Two Rare Cases of Appendicitis: Amyand’s Hernia and De Garengeot’s Hernia
An Amyand’s hernia is an inguinal hernia that contains vermiform appendix. De Garengeot’s hernias are similar; however, in this case the appendix is within a femoral hernia. Both types of hernia are rare, and those hernias associated with appendicitis, perforation, or abscess are even scarcer presentations. The treatment of Amyand’s hernia and De Garengeot’s hernia is not standardized. Generally, hernia repair is performed but disagreement remains regarding the use of mesh and performing appendectomy.
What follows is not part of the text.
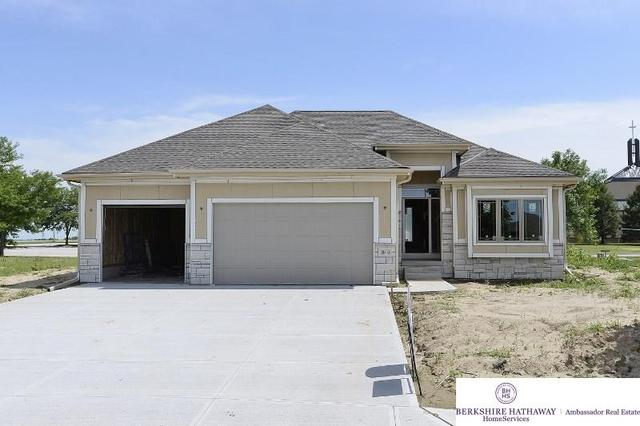Loans near  Taylor St, Omaha NE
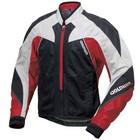 GOLDWIN ゴールドウイン /GWS スーパースポーツクールジャケット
This case series describes two individuals with appendicitis presenting to one emergency department within a 24-hour time frame. One case is of a patient with Amyand’s hernia and another case is a patient with De Garengeot’s hernia with an adjacent abscess. Both individuals were managed with appendectomy and hernia repair without the use of mesh.
Hernias are at times complicated by the protrusion of abdominal contents within its lumen. Two very rare but similar entities are Amyand’s hernia, described as a vermiform appendix within an inguinal hernia, and De Garengeot’s hernia, being a vermiform appendix inside a femoral hernia [1–10]. Older studies claim that Amyand’s hernia occurs in 1% of all inguinal hernias, and the presence of appendicitis within an Amyand’s hernia accounts for 0.1% of all appendicitis [1–5, 7]. More recent research suggests the prevalence is smaller than previous thought, occurring in 0.4-0.6% of all inguinal hernias . The prevalence of De Garengeot’s hernias is even smaller, comprising only 0.5-5% of all femoral hernias. This is likely because femoral hernias occur much less frequently [8, 10]. The following cases of appendicitis were seen within hours at one emergency department (ED). To observe appendicitis within an Amyand hernia and De Garengeot’s hernia in two patients at the same location within a short period of time is very unusual to say the least.
2. Case 1
An 82-year-old female with a history of asthma, gastroesophageal reflux disease, diverticulitis, ulcerative colitis, prior left hip replacement, and cholecystectomy presented to the ED with a 3-day history of right lower quadrant pain with associated nausea, nonbloody vomiting, and diarrhea. She was also complaining of a cough and back pain at the time of evaluation. She admitted to having a fall 3 weeks prior. Further review of systems was negative.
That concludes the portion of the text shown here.